Short Monadic Second Order Sentences about Sparse Random Graphs

Abstract

In this paper, we study zero-one laws for the Erdös--Rényi random graph model $G(n,p)$ in the case when $p = n^{-\alpha}$ for $\alpha>0$. For a given class $\mathcal{K}$ of logical sentences about graphs and a given function $p=p(n)$, we say that $G(n,p)$ obeys the zero-one law (w.r.t. the class $\mathcal{K}$) if each sentence $\varphi\in\mathcal{K}$ is either asymptotically almost surely (a.a.s.) true or a.a.s. false for $G(n,p)$. In this paper, we consider first order properties and monadic second order properties of bounded quantifier depth $k$, that is, the length of the longest chain of nested quantifiers in the formula expressing the property. We call zero-one laws for properties of quantifier depth $k$ the zero-one $k$-laws.
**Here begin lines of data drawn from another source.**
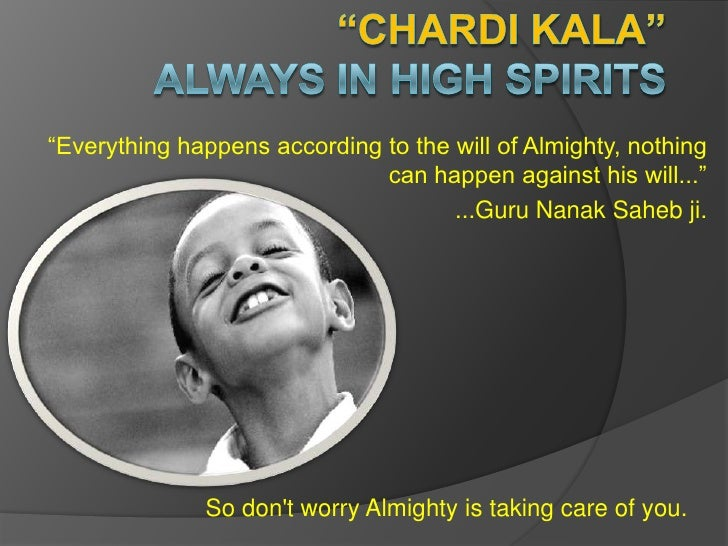 """CHARDI KALA"" Always In High Spirits <br />""Everything happens according to the will of Almighty, nothing can happen again..."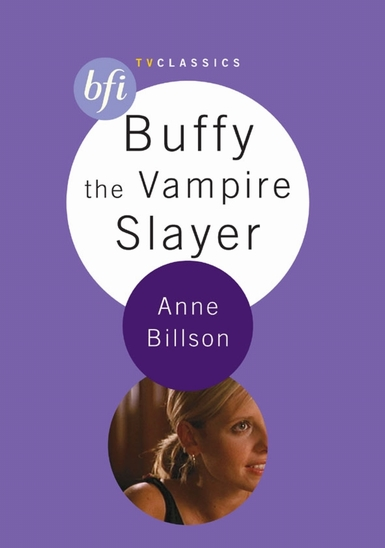 Buy Buffy the Vampire Slayer: BFI TV Classics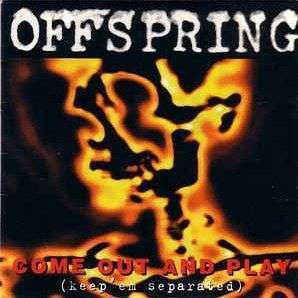 Coverafbeelding Come Out And Play (Keep'em Separated) - Offspring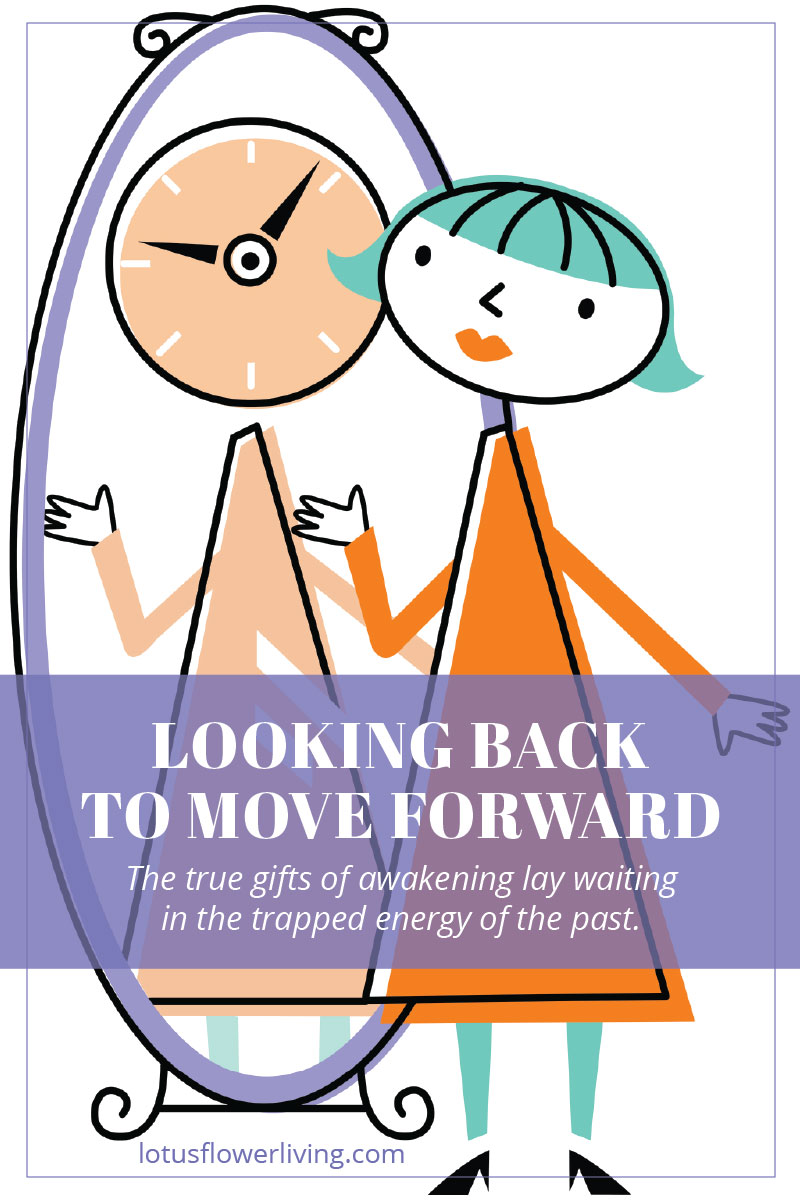 Looking Back to Move Forward by LotusFlowerLiving.com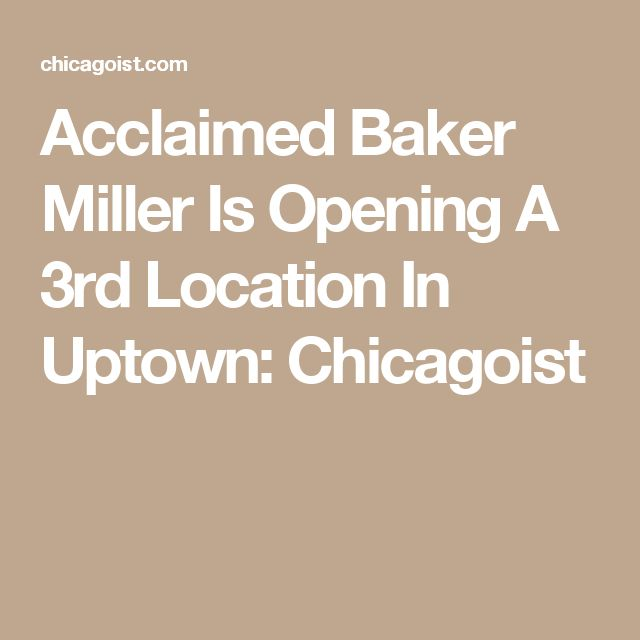 Acclaimed Baker Miller Is Opening A 3rd Location In Uptown: Chicagoist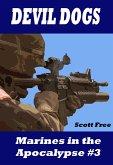 Devil Dogs: Marines in the Apocalypse #3 (Marines In Apocalypse) (eBook, ePUB)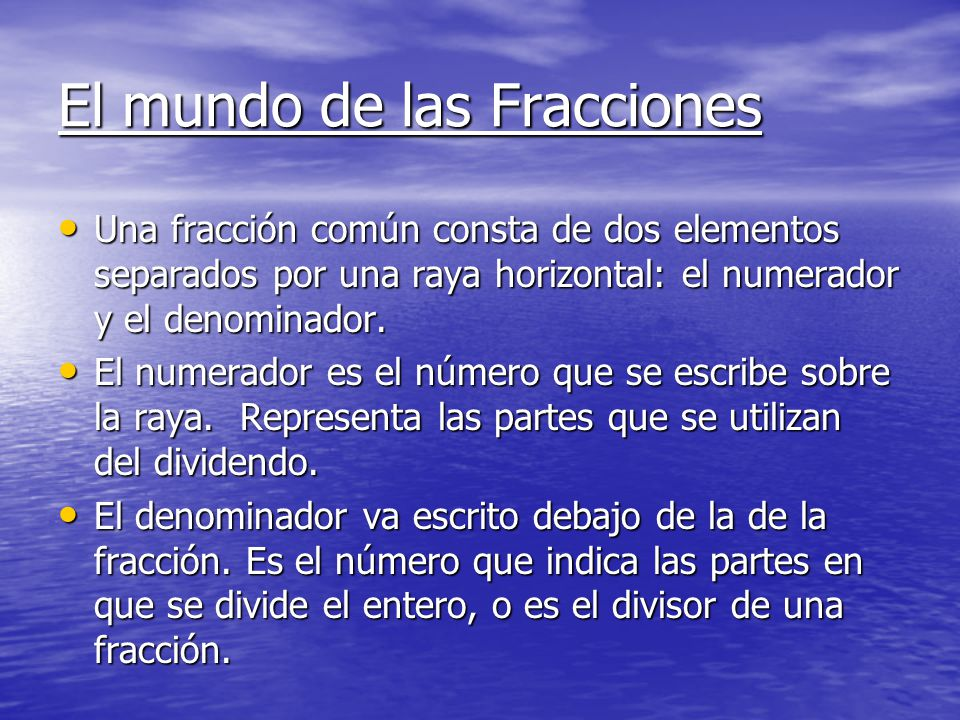 El mundo de las Fracciones Una fracción común consta de dos elementos separados por una raya horizontal: el numerador y el denominador. Una fracción c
The main results of this paper concern the zero-one $k$-laws for monadic second order (MSO) properties. We determine all values $\alpha>0$, for which the zero-one $3$-law for MSO properties does not hold. We also show that, in contrast to the case of the $3$-law, there are infinitely many values of $\alpha$ for which the zero-one $4$-law for MSO properties does not hold. To this end, we analyze the evolution of certain properties of $G(n,p)$ that may be of independent interest.